Big Data is a huge enabler for business. It provides business leaders and analysts with a depth of information and insight that had previously been impossible to understand.
But for many businesses, this depth isn’t always as inviting as one might hope and so the scope of big data, often becomes a catch 22. Big data’s greatest asset – namely, masses of information – can easily become it’s biggest challenge. Without proper direction, useful information in big data is actually more barren than its name suggests.
Yes, there is a lot of information there, but without the proper approach, sifting through the useful information can undo much of the productivity big data seeks to improve.
This is where Enterprise Architecture comes in …
Enterprise Architecture (EA) helps organizations identify and capitalize on new business opportunities uncovered by this new influx of information, by acting as the guiding rope for the strategic changes required to handle it. EA helps facilitate big data processing, and helps uncover and prioritize exactly which data can benefit the organization.
Enterprise Architecture has already changed a lot over the last decade or so, and architects are now expected to be far more business outcome orientated, and meet disruptions and opportunities head on, rather than acting primarily on optimization and standardization.
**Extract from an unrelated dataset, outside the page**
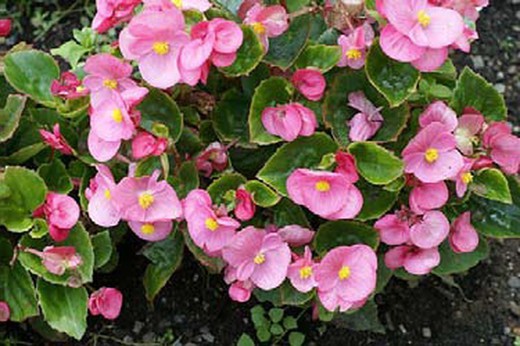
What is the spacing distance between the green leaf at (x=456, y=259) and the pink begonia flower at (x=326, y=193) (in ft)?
1.06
With big data, the role of Enterprise Architecture needs revising again. Too much happens too quickly for the old idea of Enterprise Architecture, one that involves carefully perfecting projects and pouring over detail, to still apply. Big data benefits from the “Just Enough” and “Just in Time” approach to EA, and that’s why …
Big Data requires an Agile approach
Big Data is a product of the mass information, digital business age, whereby opportunities are more plentiful, but have much smaller windows in which they can be capitalized upon.
The constantly changing landscape of modern business is directly reflected in big data and EAs will often have to react in real-time as the variables that dictate the data continue to evolve.
David Newman, research vice president at Gartner, spoke on this very topic. “For the EA practitioner, the balance shifts from a focus on optimization and standardization within the organization, to lightweight approaches,” he said.
“Big data disrupts traditional information architectures — from a focus on data warehousing (data storage and compression) toward data pooling (flows, links, and information shareability). In the age of big data, the task for the EA practitioner is clear: Design business outcomes that exploit big data opportunities inside and outside the organization.”
Therefore, just having an Enterprise Architecture initiative isn’t necessarily enough to properly leverage big data. EAs that are yet to focus on agility won’t find as much success as those that have.
One of the key best practices in transitioning to a more Agile EA initiative, and maintaining this Agility is heavily linked with the perception of EA itself. To truly be effective as an agile arm of the business that meets change and disruption head on, EA must step up from building business and IT architecture models to deliver business focused outcomes.
This is something that analysts and influencers all seem to agree on, as many have championed the business outcome approach to Enterprise Architecture now, for some time.
This shift from IT-system focus to business focus, arguably happened when the concept of a Vanguard Enterprise Architect was introduced, making a clear distinction between Foundational EA (responsible for ensuring “business as usual”) and the innovation focussed Vanguard EA.
In fact, Forrester even placed “assisting the business in opportunity recognition” at number one, in their list of ways enterprise architects lead their organization’s thinking.
One way in which Enterprise Architecture can seek to properly leverage big data to recognize new opportunities is by using a business capability map. Business capability maps can make it far easier to extract the relevant data, when the raw data itself is too large to effectively digest.
Enterprise Architecture can also indicate when an organization’s own data isn’t quite big enough. Often, organizations find themselves held back by inter-departmental walls and silos. Enterprise Architecture can help point out these areas where data sharing is lacking, and work on bridging the gap.
This makes the data provided in big data far more complete, and in turn, more useful in the decision making process.